▸ **GIVEN PROBLEM 1**: For the forum post about the dask permutation error below, decide whether each statement agrees with it, answering yes or no and quoting the deciding words of the post: (a) The mask is created by calling da.ma.masked_equal on arr with the value 1. (b) Running the code raises a ValueError. (c) The raw array is built with dtype np.int64.
▸ **GIVEN PROBLEM 2**:
Using the forum post about the dask permutation error below, answer these questions:
(a) What does the poster say is done with the extracted indices?
(b) Which function turns raw into a dask array?
(c) Which line number of random.py does the arrow in the traceback point to?
▸ **GIVEN PROBLEM 3**: Write the next part of the forum post about the dask permutation error, starting right after its last line.

▸ **EXCERPT**:
Hi everyone,
please consider the following code snippet, where I create an array mask and use this mask to extract the indices of items matching my query. These indices are then permutated to form a random order:
raw = np.arange(4, dtype=np.int32).repeat(4)
arr = da.from_array(raw)
masked_array = da.ma.masked_equal(arr, 1)
permutation = da.random.permutation(masked_array.nonzero()[0])
Running this code results in the following error:
---------------------------------------------------------------------------
TypeError Traceback (most recent call last)
undefined in <module>
2 arr = da.from_array(raw)
3 masked_array = da.ma.masked_equal(arr, 1)
----> 4 permutation = da.random.permutation(masked_array.nonzero()[0])
~\Miniconda3\envs\venv\lib\site-packages\dask\array\random.py in permutation(self, x)
363 x = arange(x, chunks="auto")
364
--> 365 index = np.arange(len(x))
366 self._numpy_state.shuffle(index)

▸ **SUPPLIED ENTRIES**:
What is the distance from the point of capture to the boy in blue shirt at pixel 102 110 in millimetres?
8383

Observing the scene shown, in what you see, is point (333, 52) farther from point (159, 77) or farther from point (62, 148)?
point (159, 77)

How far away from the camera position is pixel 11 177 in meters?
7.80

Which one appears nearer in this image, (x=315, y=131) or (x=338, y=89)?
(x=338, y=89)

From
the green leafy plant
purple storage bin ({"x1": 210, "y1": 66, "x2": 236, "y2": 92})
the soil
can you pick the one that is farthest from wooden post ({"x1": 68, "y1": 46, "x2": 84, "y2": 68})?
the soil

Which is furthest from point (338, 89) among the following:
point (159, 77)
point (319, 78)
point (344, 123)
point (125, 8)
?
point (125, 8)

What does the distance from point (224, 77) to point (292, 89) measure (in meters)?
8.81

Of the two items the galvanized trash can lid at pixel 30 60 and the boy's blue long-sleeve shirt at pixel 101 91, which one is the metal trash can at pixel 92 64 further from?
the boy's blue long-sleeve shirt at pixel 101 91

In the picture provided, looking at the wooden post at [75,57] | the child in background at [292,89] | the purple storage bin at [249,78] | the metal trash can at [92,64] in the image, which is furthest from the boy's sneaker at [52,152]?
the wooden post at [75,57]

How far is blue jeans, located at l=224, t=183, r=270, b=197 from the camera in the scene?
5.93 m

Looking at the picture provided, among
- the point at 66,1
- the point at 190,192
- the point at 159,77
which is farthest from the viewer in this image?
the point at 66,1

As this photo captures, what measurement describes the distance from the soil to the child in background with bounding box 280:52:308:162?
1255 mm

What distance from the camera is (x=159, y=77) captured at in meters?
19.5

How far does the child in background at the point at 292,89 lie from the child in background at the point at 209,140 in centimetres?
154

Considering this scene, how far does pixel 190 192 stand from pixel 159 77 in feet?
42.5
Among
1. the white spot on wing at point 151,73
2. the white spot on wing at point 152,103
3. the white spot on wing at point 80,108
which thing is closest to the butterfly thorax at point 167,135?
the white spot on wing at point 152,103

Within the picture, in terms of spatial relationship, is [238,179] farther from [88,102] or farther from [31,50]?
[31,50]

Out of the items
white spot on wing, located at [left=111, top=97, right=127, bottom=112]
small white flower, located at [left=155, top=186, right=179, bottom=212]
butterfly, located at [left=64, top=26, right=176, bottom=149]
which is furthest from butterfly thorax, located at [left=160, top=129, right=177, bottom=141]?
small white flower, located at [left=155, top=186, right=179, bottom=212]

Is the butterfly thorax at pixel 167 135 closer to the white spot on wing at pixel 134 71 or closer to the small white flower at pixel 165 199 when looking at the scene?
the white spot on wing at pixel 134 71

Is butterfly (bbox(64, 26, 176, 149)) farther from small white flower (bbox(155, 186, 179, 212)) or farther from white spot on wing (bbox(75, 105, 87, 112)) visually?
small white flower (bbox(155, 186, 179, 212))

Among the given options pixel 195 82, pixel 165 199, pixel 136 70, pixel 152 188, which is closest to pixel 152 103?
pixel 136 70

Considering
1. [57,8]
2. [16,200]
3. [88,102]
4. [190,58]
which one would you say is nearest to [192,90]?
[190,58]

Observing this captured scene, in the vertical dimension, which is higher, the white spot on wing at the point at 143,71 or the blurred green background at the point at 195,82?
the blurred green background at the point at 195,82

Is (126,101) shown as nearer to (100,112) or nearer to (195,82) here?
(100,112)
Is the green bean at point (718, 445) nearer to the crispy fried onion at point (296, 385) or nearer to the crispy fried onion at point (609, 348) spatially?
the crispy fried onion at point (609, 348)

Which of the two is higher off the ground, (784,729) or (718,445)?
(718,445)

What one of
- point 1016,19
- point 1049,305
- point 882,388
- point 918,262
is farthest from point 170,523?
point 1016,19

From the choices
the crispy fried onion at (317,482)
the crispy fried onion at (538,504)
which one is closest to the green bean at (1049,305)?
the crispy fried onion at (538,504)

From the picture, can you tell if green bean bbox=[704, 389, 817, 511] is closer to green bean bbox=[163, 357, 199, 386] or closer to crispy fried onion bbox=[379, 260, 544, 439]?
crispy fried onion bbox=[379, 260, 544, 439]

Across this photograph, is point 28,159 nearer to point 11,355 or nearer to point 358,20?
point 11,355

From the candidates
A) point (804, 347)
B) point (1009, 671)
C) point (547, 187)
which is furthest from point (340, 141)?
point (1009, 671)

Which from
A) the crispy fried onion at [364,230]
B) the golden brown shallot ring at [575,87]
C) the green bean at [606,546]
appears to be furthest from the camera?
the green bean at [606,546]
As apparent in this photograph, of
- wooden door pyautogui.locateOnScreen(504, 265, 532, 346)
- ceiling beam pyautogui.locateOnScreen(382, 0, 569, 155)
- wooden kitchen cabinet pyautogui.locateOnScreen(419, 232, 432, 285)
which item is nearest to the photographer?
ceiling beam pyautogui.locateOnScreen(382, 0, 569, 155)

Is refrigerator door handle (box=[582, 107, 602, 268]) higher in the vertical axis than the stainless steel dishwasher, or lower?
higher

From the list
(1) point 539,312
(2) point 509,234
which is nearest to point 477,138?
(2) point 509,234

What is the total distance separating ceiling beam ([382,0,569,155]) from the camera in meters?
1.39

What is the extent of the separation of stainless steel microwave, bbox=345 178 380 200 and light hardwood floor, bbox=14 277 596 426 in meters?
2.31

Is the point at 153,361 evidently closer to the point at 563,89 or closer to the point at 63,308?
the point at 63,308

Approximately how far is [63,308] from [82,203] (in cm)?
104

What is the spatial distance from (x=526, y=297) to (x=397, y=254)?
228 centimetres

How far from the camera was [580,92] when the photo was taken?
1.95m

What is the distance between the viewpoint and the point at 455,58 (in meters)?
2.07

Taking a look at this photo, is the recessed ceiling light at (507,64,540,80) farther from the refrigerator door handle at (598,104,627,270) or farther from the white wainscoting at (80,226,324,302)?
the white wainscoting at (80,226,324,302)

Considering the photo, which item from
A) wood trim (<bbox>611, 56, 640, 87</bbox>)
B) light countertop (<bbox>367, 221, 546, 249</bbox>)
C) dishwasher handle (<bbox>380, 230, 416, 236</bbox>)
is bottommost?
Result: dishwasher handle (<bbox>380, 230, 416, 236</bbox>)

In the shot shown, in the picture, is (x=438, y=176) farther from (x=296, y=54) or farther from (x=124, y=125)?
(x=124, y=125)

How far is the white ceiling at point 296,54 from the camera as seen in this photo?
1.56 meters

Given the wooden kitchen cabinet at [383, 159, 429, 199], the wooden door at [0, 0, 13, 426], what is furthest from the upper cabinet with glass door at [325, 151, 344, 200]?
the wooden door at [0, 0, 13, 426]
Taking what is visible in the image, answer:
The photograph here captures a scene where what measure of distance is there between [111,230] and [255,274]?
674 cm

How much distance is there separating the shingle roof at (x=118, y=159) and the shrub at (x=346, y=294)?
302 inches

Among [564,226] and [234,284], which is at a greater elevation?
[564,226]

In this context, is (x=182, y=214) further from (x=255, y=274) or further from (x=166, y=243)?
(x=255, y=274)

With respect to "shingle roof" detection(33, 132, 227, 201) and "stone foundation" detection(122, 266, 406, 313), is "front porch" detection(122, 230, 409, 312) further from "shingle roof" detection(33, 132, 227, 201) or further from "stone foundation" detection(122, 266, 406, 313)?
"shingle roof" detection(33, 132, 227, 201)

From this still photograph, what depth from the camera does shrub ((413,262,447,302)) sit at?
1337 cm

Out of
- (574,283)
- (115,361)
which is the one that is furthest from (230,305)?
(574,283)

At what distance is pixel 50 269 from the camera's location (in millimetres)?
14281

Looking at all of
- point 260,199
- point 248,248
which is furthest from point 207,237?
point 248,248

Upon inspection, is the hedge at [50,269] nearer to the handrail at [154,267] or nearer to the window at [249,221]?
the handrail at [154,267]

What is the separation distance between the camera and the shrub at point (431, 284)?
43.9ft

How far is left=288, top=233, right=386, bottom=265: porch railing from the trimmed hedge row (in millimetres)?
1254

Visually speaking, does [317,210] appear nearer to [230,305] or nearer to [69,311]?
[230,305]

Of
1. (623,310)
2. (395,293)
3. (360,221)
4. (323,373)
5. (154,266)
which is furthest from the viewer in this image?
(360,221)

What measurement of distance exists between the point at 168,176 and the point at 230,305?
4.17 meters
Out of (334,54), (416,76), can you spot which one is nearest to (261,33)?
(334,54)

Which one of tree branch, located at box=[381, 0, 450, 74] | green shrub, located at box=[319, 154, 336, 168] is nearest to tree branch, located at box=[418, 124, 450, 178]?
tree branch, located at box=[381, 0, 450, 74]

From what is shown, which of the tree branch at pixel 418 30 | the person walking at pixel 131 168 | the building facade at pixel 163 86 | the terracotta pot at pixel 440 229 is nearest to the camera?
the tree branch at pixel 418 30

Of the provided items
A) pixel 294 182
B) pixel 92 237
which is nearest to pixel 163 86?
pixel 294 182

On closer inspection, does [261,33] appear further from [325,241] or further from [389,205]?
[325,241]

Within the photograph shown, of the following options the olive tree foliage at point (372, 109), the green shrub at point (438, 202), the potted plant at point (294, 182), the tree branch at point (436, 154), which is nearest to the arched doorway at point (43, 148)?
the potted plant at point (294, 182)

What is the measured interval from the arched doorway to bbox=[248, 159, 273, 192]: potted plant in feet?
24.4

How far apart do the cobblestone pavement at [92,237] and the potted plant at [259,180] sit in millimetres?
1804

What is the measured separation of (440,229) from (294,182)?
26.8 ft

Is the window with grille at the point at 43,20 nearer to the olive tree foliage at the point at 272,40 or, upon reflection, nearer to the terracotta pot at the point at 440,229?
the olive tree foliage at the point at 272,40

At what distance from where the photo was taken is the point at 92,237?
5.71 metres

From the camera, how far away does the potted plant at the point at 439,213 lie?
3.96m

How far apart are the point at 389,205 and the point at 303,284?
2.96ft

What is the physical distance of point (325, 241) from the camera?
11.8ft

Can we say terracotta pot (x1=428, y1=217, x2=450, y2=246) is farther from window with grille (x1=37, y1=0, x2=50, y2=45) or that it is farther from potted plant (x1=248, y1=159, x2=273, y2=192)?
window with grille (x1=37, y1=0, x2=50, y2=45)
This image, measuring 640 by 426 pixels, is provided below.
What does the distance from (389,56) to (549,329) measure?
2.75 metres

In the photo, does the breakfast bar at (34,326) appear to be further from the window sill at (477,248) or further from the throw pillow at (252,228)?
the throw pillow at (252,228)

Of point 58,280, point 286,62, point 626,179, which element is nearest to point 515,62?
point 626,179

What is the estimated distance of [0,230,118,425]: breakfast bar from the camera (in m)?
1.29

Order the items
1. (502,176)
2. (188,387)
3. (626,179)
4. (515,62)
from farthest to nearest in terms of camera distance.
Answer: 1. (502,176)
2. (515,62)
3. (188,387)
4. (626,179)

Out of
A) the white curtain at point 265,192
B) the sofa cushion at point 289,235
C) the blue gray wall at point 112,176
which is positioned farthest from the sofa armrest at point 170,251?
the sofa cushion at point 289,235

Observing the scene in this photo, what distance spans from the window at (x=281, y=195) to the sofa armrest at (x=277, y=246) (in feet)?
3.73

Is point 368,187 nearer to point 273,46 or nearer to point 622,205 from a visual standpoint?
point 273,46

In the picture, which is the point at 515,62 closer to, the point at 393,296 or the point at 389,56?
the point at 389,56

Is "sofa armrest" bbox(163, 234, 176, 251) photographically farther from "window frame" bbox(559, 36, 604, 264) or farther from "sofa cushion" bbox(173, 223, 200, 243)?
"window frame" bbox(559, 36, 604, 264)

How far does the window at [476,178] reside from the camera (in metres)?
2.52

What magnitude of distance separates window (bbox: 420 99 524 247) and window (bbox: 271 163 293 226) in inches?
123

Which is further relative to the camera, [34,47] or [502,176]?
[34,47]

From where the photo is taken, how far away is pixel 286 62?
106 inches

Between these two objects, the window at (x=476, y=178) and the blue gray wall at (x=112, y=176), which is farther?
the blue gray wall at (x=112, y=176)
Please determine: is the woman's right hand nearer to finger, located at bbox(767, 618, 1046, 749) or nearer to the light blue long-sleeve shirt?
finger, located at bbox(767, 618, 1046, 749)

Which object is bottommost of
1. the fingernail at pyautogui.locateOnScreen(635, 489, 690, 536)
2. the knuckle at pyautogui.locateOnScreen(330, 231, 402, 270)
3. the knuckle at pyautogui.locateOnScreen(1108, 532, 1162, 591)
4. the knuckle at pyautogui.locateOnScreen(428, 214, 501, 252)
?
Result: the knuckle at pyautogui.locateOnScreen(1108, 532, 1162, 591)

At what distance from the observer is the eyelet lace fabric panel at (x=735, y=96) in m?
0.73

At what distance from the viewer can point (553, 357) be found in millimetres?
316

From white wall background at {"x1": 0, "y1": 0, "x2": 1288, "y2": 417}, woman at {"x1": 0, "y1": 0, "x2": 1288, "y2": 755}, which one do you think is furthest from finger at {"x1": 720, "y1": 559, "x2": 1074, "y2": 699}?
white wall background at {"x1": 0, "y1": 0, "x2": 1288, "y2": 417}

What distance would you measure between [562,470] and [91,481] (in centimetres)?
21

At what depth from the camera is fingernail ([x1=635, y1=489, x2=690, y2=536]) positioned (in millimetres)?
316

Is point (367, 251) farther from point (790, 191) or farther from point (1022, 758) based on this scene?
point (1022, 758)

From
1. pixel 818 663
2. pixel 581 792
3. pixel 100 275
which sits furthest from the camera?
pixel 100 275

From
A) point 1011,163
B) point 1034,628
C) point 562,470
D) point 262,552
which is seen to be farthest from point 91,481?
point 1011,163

▸ **EXPECTED ANSWER 1**:
(a) Yes: "masked_array = da.ma.masked_equal(arr, 1)"
(b) No: "TypeError Traceback (most recent call last)"
(c) No: "raw = np.arange(4, dtype=np.int32).repeat(4)"

▸ **EXPECTED ANSWER 2**:
(a) They are permutated to form a random order.
(b) da.from_array
(c) 365

▸ **EXPECTED ANSWER 3**:
367 return shuffle_slice(x, index)
TypeError: 'float' object cannot be interpreted as an integer
I get no error if I do not call .nonzero()[0] on my masked_array, but then the entire array is permutated.
The issue is that in my original code the used array has ~ 3mio entries, but the valid entries are only ~300-500 items. So permutating only a small subset of 300 samples is therefore more efficient.
Also, I do not really understand the resulting error. My initial guess is that dask can not perform the operation as the resulting size/type etc. of the selection is unknown.
Any help is appreciated, thanks in advance.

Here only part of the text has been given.